Probing the mechanism of conformationally gated inter-subunit radical transfer in the Mn/Fe-dependent ribonucleotide reductase from Chlamydia trachomatis
Open Access
Author:
Xie, Jiajia
Graduate Program:
Biochemistry, Microbiology, and Molecular Biology
Degree:
Master of Science
Document Type:
Master Thesis
Date of Defense:
October 07, 2008
Committee Members:
Joseph M Bollinger Jr., Thesis Advisor/Co-Advisor
Keywords:
PCET ribonucleotide reductase
Abstract:
A conventional class I ribonucleotide reductase (RNR) employs a diferric-tyrosyl radical (Y•) cofactor in its R2 subunit for reversible generation of a 3'-hydrogen-abstracting cysteine radical in its R1 subunit by proton-coupled electron transfer (PCET) through a network of aromatic amino acids spanning the two subunits. The class Ic RNR from Chlamydia trachomatis (Ct), uses a Mn(IV)/Fe(III) cofactor in place of the Y• for radical initiation.
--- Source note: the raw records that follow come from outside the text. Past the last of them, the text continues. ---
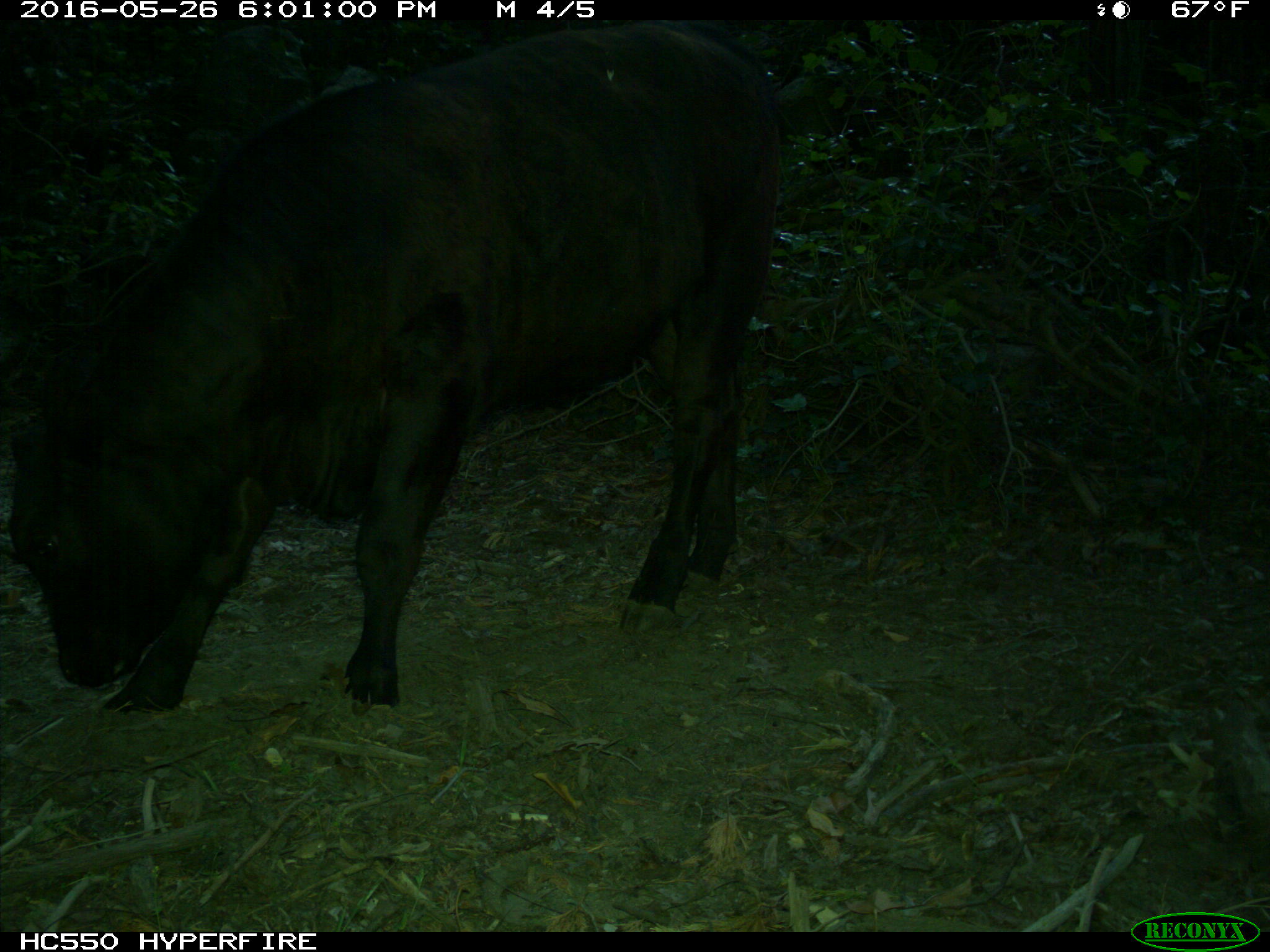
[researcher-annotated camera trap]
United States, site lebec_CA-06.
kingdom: Animalia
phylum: Chordata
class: Mammalia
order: Artiodactyla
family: Bovidae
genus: Bos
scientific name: Bos taurus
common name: domestic cow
Bos taurus (domestic cow).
The residues for PCET are thought to be conserved in both systems. The properties of the PCET in Ct provided a unique chance to study the mechanism of conformationally gated inter-subunit PCET in Ct RNR. In this study, site-directed mutation showed resides W51, Y338 in R2, Y991, Y990 and C672 in R1 are essential for PCET and without any of them could almost totally inactivate the enzyme. We showed the pathway radicals were accumulated by formation of the one-electron more oxidized Mn(IV)/Fe(IV) form of the cofactor in the presence of R1 and substrate within variant proteins. We also used sodium dithionite as a reductant to test its ability to reduce the active form Mn(IV)/Fe(III) to Mn(III)/Fe(III) and produce a well-resolved EPR signal. The well-resolved EPR signal is due to the binding of R1 (CDP) to Mn(III)/Fe(III)–R2 causing a conformational change that is propagated to the cofactor in R2. From our results, residues W51, Y338 in R2, Y991, Y990 and C672 play no role in this conformational change behavior. Additionally, we also studied the mechanism of the radical scavenger-hydroxyurea (HU) reduction of Mn(IV)/Fe(III) cluster. Combination of the EPR and stopped-flow experiments, W51-Y222 and W51-Y338 pathways can be two candidates to direct HU reduction.